Ocurre que, en tiempos de alza de precios (la fase maniaca), al petromandatario le da por hacer suyas competencias que, ordinariamente, funcionarían mejor en manos privadas, y por acometer también otros múltiples y hercúleos trabajos (“ahora sí alcanzaremos al primer mundo, ahora todo puede hacerse, ahora todo debe hacerse”), en lugar de gestionar eficientemente la lucha contra el crimen, fumigar los charcos que crían la chikunguya o recoger puntualmente la basura. Y tornarse ahorrativos, desde luego: guardar fondos para cuando bajen los precios, algo que jamás hemos hecho.
Chávez, puesto a soñar despierto, fue superlativamente maniaco: una vez imaginó un gasoducto transamazónico que jamás llegó a construirse pero que enriqueció indeciblemente a avispadísimos proyectistas brasileños, bolivianos, paraguayos y argentinos. El demencial proyecto que, de haberse realizado, habría afectado irreversiblemente el sistema climático de la Amazonía, llegó a conocerse burlonamente como el “gasoducto Fitzcarraldo”. La hubris autodrestructiva de Chávez lo llevó a expropiar inconducentemente el aparato agroalimentario privado y a desmantelar la empresa familiar, Petróleos de Venezuela, despidiendo de un plumazo a más de 20.000 imprescindibles expertos petroleros solo por ser opositores.
Son gobiernos, en fin, dispuestos a todo en temporada de precios altos (instaurar un mitológico “socialismo del siglo XXI” a golpes de chequera, por ejemplo) y prestos a culpar a los gringos y su proterva conspiración del fracking, en tiempo de vacas flacas, tal como hace Nicolás Maduro, ahora que, inescapablemente, debe afrontar (y en fase depresiva) una cuota anual de deuda externa que se cuenta en miles de millones de dólares. Todo lo malo de un petroestado es peor cuando no avizora un alza del precio del crudo y se exculpa a sí mismo llamándose socialista.
Es descorazonador advertir que los petroestados no críen ciudadanos sino súbditos cazadores de la renta petrolera que se reclutan en todos los estratos sociales: desde los buhoneros revendedores de productos subsidiados y los grandes contrabandistas de extracción de gasolina subsidiada (¡la más barata del planeta!), muchos de ellos militares gobernadores de estados fronterizos con Colombia, pasando por la banca privada más vivaracha del hemisferio, hasta llegar a los enchufados magos del comercio exterior, dedicados al negocio de obtener, dolosamente, dólares baratos para importar con sobreprecio toneladas de alimentos en estado de descomposición.
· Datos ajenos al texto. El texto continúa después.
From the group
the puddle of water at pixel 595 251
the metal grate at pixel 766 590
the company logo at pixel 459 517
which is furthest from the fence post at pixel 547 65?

De esta corruptora sujeción a la dádiva del Rey Petroestado, nace, quizá, la paciente aquiescencia con que los venezolanos más pobres han sobrellevado lustros de escasez y vejamen, sin dejar por ello de votar al chavismo. Pese a la coerción que obliga a militar en el Partido y vestir franela roja a cambio de un magro subsidio directo en efectivo, cada quien se siente agradecido, y hasta privilegiado, por las migajas que le arrojan, aunque la muerte aceche, día y noche, en cada barriada del segundo país más violento del hemisferio.
¿Tendrá algún día fin este dantesco ciclo? Los optimistas ya hablan de una fecha: cuando prospere el consenso mundial contra el cambio climático y se halle una forma de generar energía distinta al petróleo.
Pero, según reza un dicho premoderno: “Mientras crece el pasto, se muere el caballo”.